J'aimerais que le monde soit un peu plus beau et que la différence ne soit pas considérée comme un fléau. Je ne suis pas un monstre, mais une jeune femme qui tente désespérement de trouver sa place. Il existe probablement d'autres filles, garçons dans le même cas que moi, souffrant du regard des gens.
Je me perds dans ces mots prenant place sur les lignes de mon carnet, oubliant au passage la présence de ma grande sœur. C'est devenu une habitude de m'échapper en couchant mes pensées sur le papier. Je me remémore les moments durant lesquels Sam était présente pour m'aider et non me rabaisser.
— Tu m'écoutes au moins ?
Cela fait bien longtemps que je n'écoute plus les mots venant de cette étrangère. Elle n'est que le reflet d'une destruction interne que nul n'est capable de réparer. La douleur est capable de créer bien des choses.
— Ce n'est pas pour te blesser que je te fais la remarque, Max. Beaucoup profiteront de ton poids pour te faire des remarques blessantes et t'humilier. Je veux seulement t'aider alors essaie de m'écouter.
— C'est toi qui ose dire ça ? Aurais-tu oublié ce qui s'est passé l'année dernière ?
Ses lèvres tremblent légèrement cependant elle secoue la tête.

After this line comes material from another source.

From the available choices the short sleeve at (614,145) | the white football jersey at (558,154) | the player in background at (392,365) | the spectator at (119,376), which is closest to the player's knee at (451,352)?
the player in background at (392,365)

Ma sœur me lance un regard triste tout en prenant la direction de l'entrée. Elle attrape son sac à mains marron puis claque la porte d'entrée derrière elle. Je déteste ce qu'elle est devenue, mais je ne supporte pas lui faire du mal. C'est peut-être une personne différente aujourd'hui, elle reste néanmoins ma sœur que j'aime. Parfois, j'aimerai lui parler de la difficulté de vivre dans son ombre et prétendre ne pas entendre les murmures dans mon dos, mais Sam n'écouterait pas. Cela fait un moment qu'elle n'écoute plus.